Julie Molloy

General suggestions for being great.

I recently spoke on a panel at Daemen College to a group of students and prospective designers on building a better portfolio, landing your first gig and what employers and professionals are really looking for in an entry-level designer. We discussed all the important basics: a diverse portfolio of outstanding work, passion projects, understanding trend vs. timelessness and when to employ each, and being the right fit for a team.

I wrapped up the talk with a broader take on having a successful launch to your design career called “General Suggestions for Being Great” (based on the experiences of a just okay human who was lucky enough to get my dream job despite a gross lack of evidence of my competency at the time).

Here’s a snippet:

Be confident
You can do it and very few things are totally unfixable disastrous mistakes. Fake it ’til you make it is a very real thing so exude an air of capability at all times, even when you don’t feel it. Freak out behind closed doors when necessary (not yet a 10,000 hour expert on this one).

Don’t be too confident
That doesn’t mean don’t be humble, make sure you always tell the truth (to be clear, that means never, ever lie) and cap the confidence just shy of arrogance.

Kill your ego. Friend-zone all your ideas
So you got an awesome job at an agency and now you’re on a team and that’s great because you’re no longer horrifically alone in a dinghy bobbing on the creative ocean. Congratulations! But now the competitive instinct that got you in the door needs to be punted to a neighboring state. Tim, Ryan and I go head-to-head on many projects for initial concepts, but even if I’m bummed that mine didn’t get picked, I’m still just as happy that someone’s did (way preferable to a client saying, “Um… no thanks.”), and most of all happy that as a team, we put together something incredible. Sometimes you don’t get the “fun” project. Sometimes your work isn’t great and someone has to tell you. Be totally okay with that, for the greater good. On a similar note, do not ever, ever, ever fall in love with an idea, even when it’s a fantastic one. It’s the way of the wicked world that it will be the one that gets cut.

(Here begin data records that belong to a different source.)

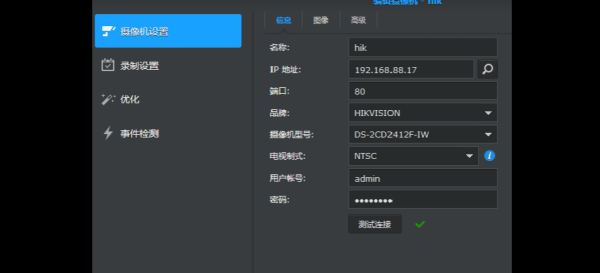 摄像头网络储存怎么用(萤石摄像头nas网络存储怎么用)-第3张图片-安保之家 摄像头网络储存怎么用(萤石摄像头nas网络存储怎么用)-第3张图片-安保之家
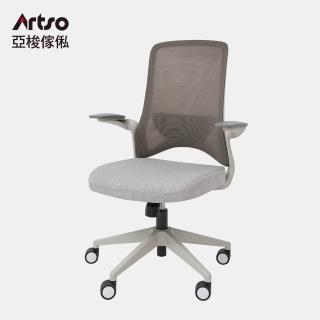 【Artso 亞梭】Tabby 椅(電腦椅/辦公椅/椅子/自行組裝)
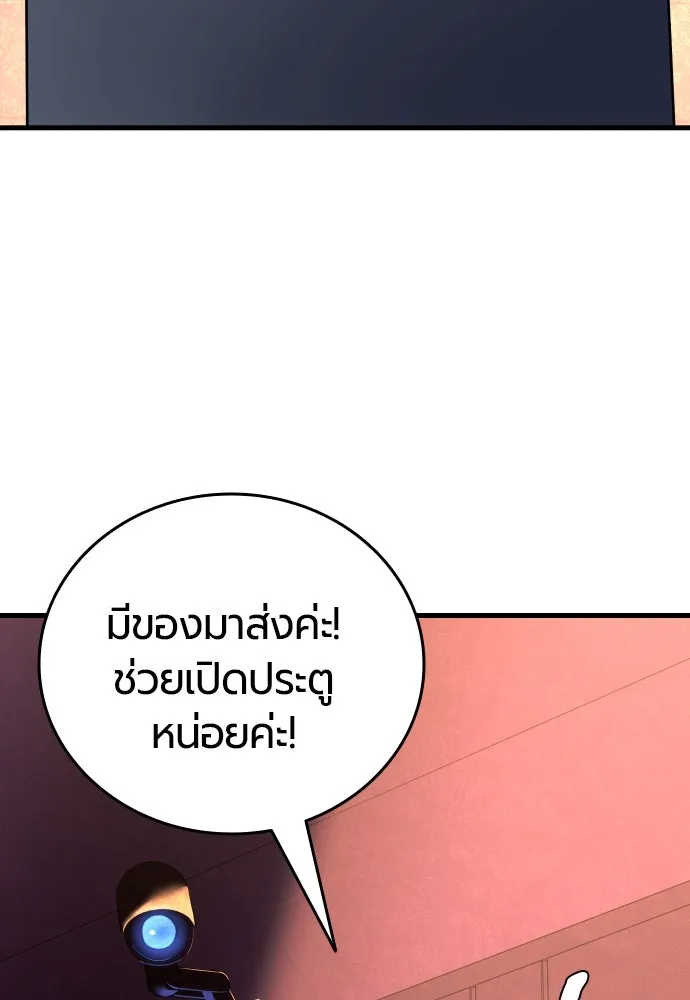 หน้า 133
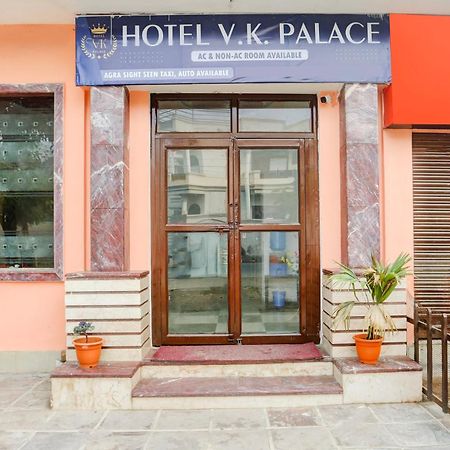 Hotel O Vk Palace Агра Екстериор снимка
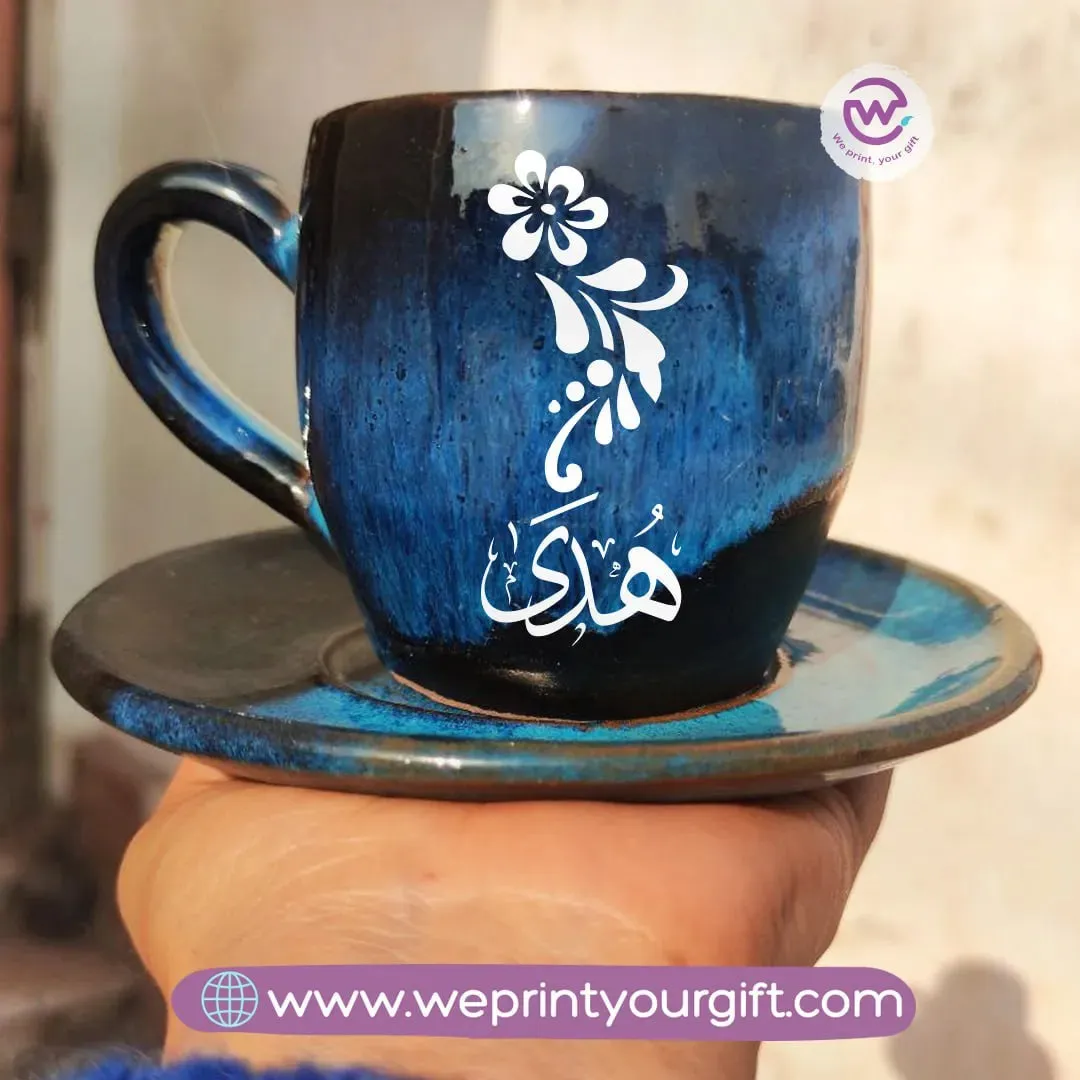 Starry Pottery Coffee Cup -Arabic Names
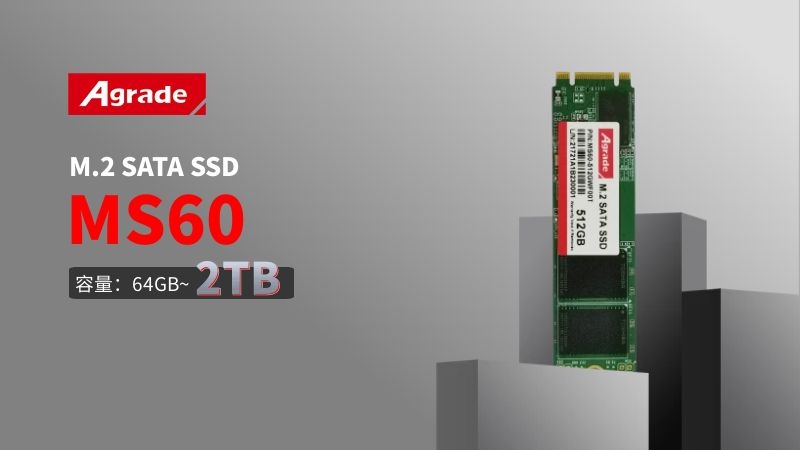 Agrade推出工業級M.2 SATA SSD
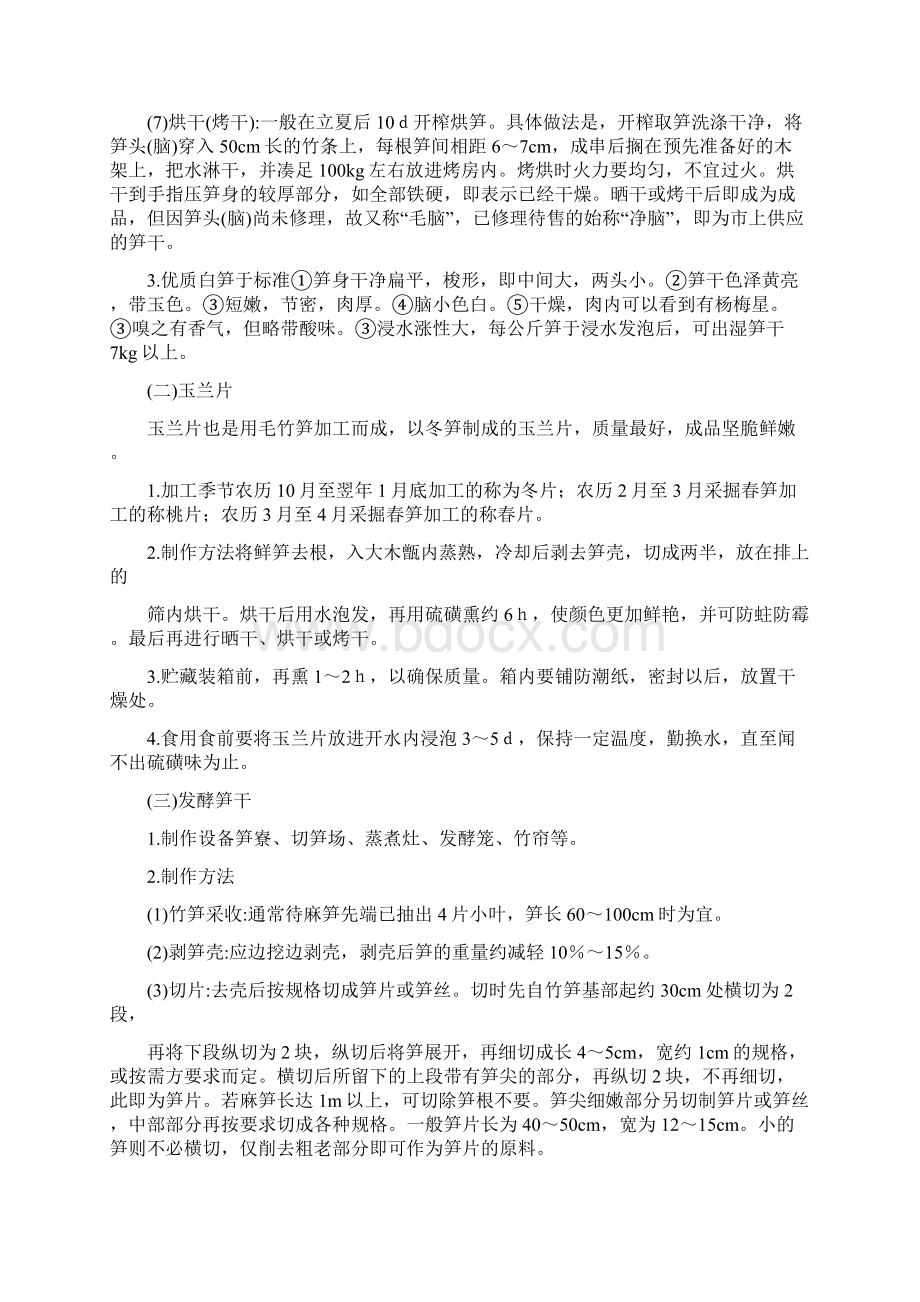 竹笋加工工艺文档格式.docx_第3页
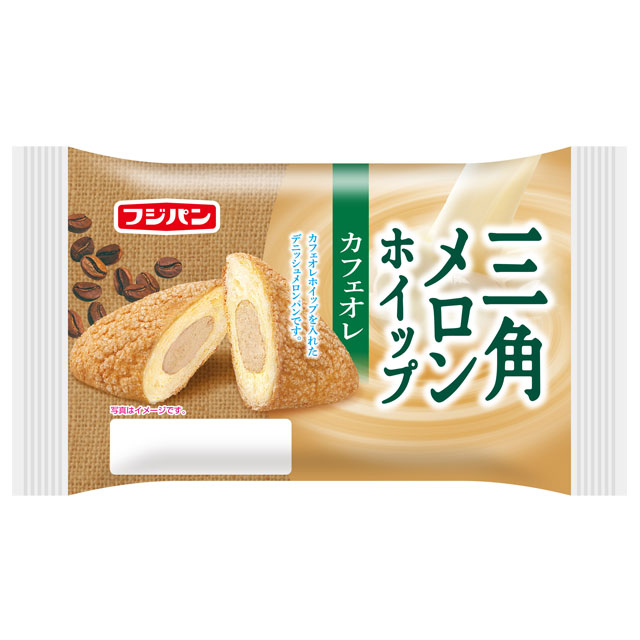 パンのはなし：パンの新製品情報「三角メロンホイップ カフェオレ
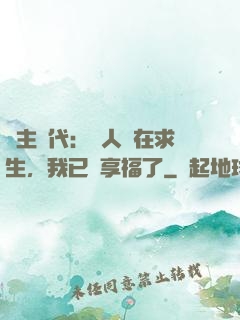 領主時代：別人還在求生，我已經享福了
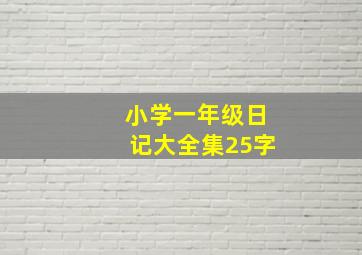 小学一年级日记大全集25字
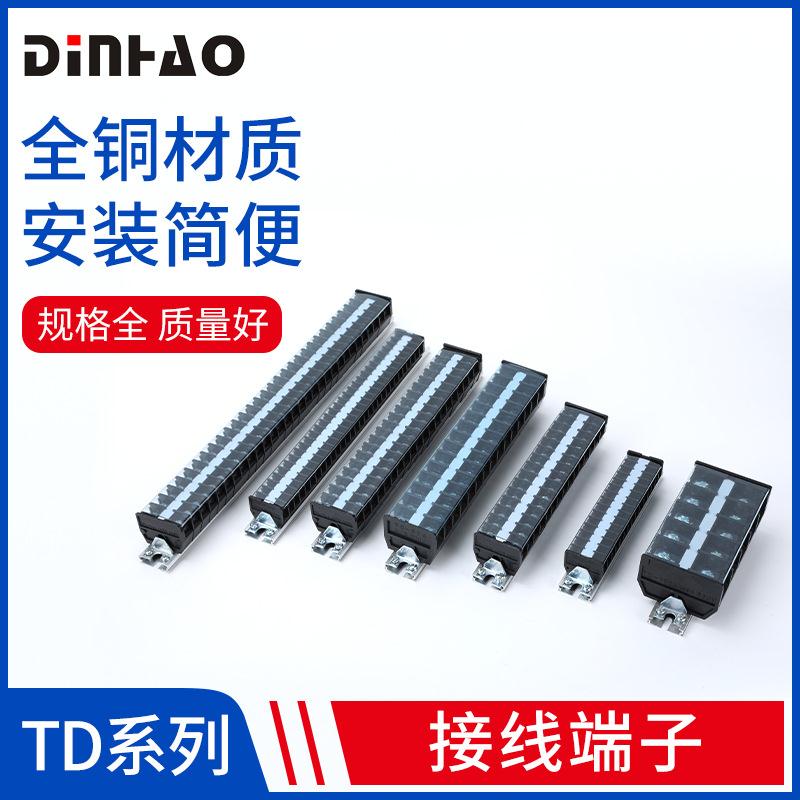 TD导轨式接线端子插线座电线连接器接线排大电流15/20/30/60/100A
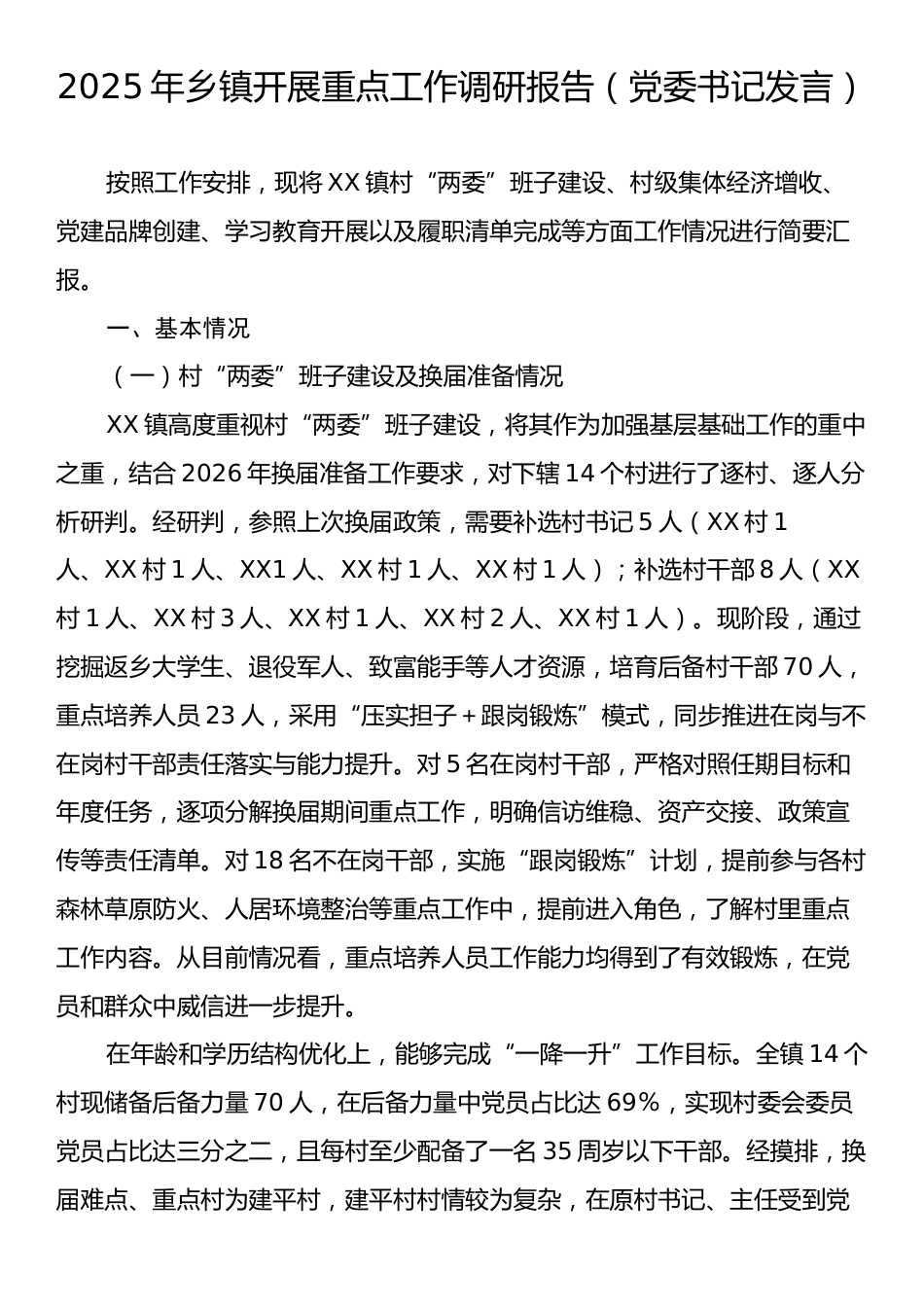 2025年乡镇开展重点工作调研报告（党委书记发言）.docx_第1页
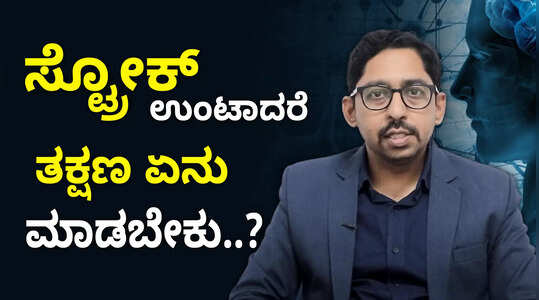ಪಾರ್ಶ್ವವಾಯು ಬರದಂತೆ ತಡೆಯಲು ಏನು ಮಾಡಬೇಕು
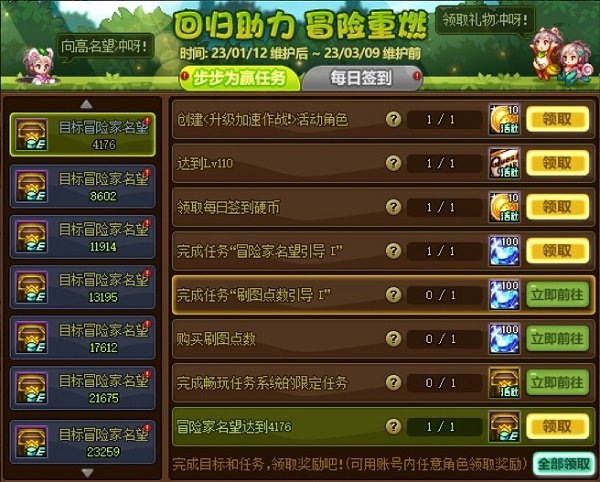 DNF2023春节版本福利活动汇总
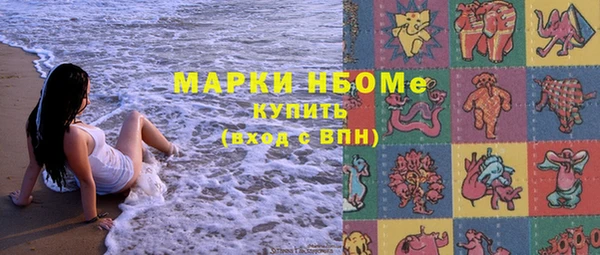 марки nbome Красноперекопск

Have interests outside of design
Have hobbies. Keep up-to-date on current events. Get outside, go explore, get dirty. Travel whenever and wherever you can. Write creatively. Read. Read. Read. Everything should influence your work and if you only spend time scouring design blogs, it will become harder and harder to think for yourself. One of the first questions Patrick asked me at my interview was “So what do you like to do besides design?” I froze, started sweating profusely and thought “I am an interesting person. I have interests. I know I have interests. Too many interests! Interests that are obsessively specific and no one else will ever like! I do so much stuff!” I had all my design-related responses delicately prepared, but to that question I think I answered “Um. I. Go… on… walks?”

Become a thinker of thoughts
Have something to say. Know what you like, be able to articulate it. Be able to defend it. Be able to identify and empathize with the counterpoint and try to make an argument for it. It doesn’t matter how well you know how to use your tools, if you don’t know what you’re building you might as well take a nap. Think of where a project can go, then think of where else it could go, and then scrap that and think of another ten ideas.

Work the hardest you can
Work-life balance happens eventually (I promise! Though every hard worker loves a good humble brag about the long days, they will not be every single day for the foreseeable forever) but it will not happen at first. When you start working you should be prepared to be at work early and stay at work late. There will be midnight oil sometimes. Be generous with your time.

Be nice
Easily the most important. More important than your portfolio, than your work ethic, than your accomplishments, than your drive. Be humble, always. Be polite, always. Never say a bad thing about anyone, ever. Smile when you’re talking to people, laugh easily, be flexible. Don’t be a friggin’ jerk.